Editorial Roundup: Georgia

Brunswick News. April 9, 2024.

Editorial: Updating voter rolls will make for more secure elections

It never fails. Whenever the Georgia General Assembly acts to tighten the voting laws of this state, someone jumps up and begins shouting “foul!”

Georgians witnessed that firsthand a while back when President Joe Biden falsely claimed more restrictive voting laws passed in 2021 was a little more than an attempt by this Southern state to revisit the days of Jim Crow laws. The state’s two senators joined that despicable chorus, criticizing the support given it by Republican legislators, whose goal was to protect the integrity of elections in all of Georgia’s 159 counties.

Even Major League Baseball jumped on the Georgia backlash bandwagon. Because of the new voting laws, it unceremoniously yanked its all-star baseball game out of Atlanta and moved it to Denver, Colorado. Relocating the game cost the Peach State capital and the business community of Atlanta millions of dollars in lost revenue.
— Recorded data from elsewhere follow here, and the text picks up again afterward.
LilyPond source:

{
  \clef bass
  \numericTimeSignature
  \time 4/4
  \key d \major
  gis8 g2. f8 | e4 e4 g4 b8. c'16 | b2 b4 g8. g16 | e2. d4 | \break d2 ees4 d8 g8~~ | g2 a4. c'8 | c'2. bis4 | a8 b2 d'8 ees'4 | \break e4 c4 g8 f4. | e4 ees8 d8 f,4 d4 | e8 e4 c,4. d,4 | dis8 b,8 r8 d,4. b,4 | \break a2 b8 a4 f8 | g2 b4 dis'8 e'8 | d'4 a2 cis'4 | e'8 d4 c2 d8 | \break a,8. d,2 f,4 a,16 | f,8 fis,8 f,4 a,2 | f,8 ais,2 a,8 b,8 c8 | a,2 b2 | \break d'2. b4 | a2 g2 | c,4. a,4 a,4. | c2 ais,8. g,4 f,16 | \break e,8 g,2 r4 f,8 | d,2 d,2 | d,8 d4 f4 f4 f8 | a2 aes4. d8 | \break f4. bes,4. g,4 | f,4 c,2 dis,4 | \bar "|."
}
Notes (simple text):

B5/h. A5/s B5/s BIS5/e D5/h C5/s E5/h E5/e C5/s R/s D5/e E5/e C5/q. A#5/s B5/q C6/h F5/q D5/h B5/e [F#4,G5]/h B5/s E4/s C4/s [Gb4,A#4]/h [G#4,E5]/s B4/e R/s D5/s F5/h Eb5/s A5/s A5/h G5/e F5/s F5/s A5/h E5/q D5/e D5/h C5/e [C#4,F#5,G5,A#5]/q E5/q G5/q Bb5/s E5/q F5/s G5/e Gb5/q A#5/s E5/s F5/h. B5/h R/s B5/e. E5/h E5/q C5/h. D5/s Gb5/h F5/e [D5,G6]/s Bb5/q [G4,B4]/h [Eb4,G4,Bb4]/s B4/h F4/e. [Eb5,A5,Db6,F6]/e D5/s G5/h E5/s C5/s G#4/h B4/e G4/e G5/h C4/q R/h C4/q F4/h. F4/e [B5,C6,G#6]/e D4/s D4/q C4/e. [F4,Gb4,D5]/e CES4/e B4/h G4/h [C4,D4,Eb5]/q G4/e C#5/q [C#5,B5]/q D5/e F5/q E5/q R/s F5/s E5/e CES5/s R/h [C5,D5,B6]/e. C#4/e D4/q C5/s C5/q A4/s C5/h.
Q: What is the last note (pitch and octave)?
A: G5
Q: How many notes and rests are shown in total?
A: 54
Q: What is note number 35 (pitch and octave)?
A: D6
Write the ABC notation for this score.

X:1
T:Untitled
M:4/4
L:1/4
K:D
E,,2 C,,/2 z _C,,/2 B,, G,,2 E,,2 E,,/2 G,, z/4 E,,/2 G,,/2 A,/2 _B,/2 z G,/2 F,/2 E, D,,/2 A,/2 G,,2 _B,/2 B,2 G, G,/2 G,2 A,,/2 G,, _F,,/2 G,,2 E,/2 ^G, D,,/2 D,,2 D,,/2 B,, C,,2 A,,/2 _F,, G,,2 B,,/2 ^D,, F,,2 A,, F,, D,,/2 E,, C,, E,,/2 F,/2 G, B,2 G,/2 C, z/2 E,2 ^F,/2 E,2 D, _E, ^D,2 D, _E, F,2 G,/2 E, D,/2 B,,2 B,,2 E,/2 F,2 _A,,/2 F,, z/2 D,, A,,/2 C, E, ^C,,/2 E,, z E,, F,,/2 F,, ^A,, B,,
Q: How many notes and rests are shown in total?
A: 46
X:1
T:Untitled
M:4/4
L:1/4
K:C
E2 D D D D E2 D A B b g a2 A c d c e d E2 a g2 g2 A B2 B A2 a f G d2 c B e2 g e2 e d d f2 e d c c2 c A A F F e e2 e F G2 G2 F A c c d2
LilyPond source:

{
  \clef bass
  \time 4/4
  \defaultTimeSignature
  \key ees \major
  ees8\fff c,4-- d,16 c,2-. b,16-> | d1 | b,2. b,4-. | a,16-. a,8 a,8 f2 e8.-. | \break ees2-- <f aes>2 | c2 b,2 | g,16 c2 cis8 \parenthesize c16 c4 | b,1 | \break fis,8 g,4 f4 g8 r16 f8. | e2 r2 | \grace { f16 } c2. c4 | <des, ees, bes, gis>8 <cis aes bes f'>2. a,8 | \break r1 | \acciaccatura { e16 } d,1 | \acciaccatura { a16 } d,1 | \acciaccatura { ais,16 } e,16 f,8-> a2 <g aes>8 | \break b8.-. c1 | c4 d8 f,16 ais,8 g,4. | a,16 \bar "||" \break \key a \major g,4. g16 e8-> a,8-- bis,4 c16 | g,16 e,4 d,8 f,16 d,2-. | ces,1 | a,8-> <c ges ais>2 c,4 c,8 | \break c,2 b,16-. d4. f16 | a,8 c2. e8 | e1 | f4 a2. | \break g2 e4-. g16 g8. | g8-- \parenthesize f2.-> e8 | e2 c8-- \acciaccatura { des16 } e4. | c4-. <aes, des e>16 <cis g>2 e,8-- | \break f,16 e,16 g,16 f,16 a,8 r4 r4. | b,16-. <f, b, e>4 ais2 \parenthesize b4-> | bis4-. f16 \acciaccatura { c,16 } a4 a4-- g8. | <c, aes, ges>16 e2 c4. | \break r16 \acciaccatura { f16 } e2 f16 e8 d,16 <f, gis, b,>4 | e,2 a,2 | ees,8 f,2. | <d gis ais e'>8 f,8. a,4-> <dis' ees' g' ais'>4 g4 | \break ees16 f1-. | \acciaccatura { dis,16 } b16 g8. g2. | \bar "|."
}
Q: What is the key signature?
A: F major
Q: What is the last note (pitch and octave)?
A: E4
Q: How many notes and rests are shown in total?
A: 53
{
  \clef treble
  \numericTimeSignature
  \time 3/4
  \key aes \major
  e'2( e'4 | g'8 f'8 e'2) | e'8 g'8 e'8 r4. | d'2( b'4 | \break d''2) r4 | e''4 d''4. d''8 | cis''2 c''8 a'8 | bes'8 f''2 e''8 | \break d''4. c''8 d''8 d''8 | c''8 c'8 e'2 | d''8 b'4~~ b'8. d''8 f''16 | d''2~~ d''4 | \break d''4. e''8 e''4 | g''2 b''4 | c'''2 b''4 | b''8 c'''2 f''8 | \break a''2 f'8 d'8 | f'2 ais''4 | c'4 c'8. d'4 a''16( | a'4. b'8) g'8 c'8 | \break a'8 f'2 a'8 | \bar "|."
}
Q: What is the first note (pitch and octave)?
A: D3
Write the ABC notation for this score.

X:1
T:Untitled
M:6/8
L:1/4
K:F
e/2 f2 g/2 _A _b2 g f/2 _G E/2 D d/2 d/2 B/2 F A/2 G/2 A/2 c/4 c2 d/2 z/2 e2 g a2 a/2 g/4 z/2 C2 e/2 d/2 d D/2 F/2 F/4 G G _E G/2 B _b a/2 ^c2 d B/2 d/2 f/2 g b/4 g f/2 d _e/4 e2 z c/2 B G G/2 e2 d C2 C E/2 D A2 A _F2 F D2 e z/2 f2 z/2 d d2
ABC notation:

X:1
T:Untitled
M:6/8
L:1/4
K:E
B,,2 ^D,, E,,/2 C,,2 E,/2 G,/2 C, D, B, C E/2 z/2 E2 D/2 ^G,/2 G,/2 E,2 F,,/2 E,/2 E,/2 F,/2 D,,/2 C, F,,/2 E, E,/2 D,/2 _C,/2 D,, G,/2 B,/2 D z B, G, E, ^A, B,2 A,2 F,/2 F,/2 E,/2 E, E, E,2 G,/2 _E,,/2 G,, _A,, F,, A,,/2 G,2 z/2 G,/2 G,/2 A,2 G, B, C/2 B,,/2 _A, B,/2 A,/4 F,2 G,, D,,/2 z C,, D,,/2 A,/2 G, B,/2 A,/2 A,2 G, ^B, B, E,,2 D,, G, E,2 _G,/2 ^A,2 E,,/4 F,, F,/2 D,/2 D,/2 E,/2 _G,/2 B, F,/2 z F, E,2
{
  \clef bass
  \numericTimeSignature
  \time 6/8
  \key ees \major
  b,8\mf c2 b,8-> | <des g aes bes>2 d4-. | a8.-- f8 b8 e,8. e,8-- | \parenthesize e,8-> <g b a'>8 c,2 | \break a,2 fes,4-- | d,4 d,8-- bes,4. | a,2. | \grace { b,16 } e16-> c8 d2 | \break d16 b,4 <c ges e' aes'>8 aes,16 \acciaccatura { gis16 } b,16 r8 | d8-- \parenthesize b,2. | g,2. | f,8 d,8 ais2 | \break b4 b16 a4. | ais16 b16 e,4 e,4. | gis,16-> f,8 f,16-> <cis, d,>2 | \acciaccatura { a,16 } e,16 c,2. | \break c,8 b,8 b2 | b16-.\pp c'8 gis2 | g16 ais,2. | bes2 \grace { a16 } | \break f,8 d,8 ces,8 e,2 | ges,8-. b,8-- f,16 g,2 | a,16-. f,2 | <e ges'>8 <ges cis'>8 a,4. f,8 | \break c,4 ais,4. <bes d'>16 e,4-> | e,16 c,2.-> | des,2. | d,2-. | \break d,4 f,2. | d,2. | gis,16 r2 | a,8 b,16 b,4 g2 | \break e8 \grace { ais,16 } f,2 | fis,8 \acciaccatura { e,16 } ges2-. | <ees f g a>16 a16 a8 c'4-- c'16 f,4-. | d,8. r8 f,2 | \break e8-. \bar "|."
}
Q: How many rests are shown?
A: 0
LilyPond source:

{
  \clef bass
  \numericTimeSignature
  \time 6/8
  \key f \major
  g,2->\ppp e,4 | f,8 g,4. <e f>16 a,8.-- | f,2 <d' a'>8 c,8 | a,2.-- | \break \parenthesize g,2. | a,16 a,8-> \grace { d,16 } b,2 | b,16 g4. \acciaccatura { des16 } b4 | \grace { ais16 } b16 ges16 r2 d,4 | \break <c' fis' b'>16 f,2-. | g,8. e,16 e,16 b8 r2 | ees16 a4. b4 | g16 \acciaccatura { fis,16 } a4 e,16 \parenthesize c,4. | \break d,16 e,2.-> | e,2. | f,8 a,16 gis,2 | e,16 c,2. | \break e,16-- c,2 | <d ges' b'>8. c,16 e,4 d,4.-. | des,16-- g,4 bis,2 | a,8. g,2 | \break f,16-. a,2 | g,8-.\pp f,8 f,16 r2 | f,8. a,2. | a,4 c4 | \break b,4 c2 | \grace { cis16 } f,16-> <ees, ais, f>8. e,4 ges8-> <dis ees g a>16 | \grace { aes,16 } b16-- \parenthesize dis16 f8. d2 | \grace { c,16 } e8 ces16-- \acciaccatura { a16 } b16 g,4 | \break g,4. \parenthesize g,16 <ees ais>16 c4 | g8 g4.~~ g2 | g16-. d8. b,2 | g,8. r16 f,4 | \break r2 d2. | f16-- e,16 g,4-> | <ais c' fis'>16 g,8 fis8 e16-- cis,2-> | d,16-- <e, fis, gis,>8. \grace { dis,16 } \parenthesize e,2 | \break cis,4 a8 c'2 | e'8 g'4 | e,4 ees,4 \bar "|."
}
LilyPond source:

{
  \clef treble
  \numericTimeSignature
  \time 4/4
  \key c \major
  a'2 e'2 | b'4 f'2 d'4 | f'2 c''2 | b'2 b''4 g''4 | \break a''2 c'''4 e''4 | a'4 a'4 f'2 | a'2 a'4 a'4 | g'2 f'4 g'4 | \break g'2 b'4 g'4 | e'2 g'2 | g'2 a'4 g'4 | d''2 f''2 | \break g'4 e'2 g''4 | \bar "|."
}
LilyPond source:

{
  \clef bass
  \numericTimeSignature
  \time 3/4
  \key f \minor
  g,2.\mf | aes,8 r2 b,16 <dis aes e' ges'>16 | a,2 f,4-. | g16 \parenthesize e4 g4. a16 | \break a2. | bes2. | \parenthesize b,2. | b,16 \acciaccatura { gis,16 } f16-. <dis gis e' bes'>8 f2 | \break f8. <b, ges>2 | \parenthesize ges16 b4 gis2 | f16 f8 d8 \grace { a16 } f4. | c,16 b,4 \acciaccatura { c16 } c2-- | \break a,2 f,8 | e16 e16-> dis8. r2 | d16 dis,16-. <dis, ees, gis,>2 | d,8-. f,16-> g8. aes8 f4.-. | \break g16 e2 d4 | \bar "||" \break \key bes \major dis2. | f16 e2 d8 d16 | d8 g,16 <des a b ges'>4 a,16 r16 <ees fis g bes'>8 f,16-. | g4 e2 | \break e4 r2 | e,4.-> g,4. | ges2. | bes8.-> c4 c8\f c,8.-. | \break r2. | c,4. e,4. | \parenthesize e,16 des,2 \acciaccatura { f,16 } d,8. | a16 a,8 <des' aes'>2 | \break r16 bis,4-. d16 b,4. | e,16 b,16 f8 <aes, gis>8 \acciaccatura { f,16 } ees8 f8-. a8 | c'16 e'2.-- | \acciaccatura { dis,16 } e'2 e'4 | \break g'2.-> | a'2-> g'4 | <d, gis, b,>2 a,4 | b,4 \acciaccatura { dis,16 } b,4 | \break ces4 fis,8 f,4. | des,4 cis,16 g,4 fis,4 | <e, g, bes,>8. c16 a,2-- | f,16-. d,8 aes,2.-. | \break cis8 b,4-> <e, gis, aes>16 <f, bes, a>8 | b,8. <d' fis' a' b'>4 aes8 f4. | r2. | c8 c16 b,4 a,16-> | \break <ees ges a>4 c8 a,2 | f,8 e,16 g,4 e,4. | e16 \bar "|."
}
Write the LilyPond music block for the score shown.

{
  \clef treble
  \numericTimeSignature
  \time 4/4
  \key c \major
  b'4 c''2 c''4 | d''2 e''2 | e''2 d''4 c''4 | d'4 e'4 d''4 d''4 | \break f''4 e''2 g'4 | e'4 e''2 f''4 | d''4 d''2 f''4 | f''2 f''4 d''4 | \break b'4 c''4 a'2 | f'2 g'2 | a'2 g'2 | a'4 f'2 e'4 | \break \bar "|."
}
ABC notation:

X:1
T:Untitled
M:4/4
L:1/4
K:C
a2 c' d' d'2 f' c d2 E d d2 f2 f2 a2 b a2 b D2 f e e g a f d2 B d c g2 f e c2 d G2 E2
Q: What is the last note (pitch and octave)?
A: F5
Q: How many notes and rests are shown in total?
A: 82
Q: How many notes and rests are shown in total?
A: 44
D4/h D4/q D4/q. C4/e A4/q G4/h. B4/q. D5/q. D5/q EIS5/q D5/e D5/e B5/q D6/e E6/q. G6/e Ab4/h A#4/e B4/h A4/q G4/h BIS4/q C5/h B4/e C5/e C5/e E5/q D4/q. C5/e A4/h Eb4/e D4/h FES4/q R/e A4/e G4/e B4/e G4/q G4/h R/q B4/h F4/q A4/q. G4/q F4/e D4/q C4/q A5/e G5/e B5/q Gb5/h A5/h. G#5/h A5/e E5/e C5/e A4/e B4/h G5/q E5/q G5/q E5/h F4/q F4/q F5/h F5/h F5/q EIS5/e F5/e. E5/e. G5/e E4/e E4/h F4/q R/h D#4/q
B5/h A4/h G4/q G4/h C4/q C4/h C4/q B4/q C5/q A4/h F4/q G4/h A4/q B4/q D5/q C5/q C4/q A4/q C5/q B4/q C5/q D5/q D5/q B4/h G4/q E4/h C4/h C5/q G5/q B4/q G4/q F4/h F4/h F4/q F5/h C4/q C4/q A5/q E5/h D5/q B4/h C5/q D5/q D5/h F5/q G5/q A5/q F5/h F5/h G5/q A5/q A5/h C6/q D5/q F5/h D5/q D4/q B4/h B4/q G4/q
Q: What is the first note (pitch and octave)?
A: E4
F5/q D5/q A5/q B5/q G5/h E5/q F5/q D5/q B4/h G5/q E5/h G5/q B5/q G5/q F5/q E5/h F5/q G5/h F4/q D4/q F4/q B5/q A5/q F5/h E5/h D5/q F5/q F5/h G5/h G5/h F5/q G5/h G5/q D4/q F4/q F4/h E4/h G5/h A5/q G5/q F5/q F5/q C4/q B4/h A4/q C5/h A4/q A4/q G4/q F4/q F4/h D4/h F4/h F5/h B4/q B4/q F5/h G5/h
Today, a new voting law passed this year by the Georgia House and Senate and awaiting the signature of Gov. Brian Kemp is raising the hackles of lawmakers who happen to be Democrats. In short, they do not trust the new law or the motives of the party backing it.

Senate Bill 189 combines several measures related to election ballots and voting, but one of the facets of the bill that has Democrats howling calls for a more aggressive approach in plucking off the official voter rolls people who should not be listed as electors in this state.

Under the bill, anyone can challenge a voter, including a neighbor who knows for a fact that a voter who once lived across the street now resides in another state.

As with any new law, there exists a potential for its objective to be abused or used incorrectly, but given the watchful eyes and close scrutiny of the two mainstream political parties these days and the growing distrust that they are allowing to divide them even more, that is unlikely to happen.

There is nothing wrong with verifying if a voter lives in this state. There also is nothing wrong with removing those who live elsewhere from the pages of legitimate electors.

Lawmakers and most fair-minded voters like to think of it as ensuring the integrity of elections in Georgia.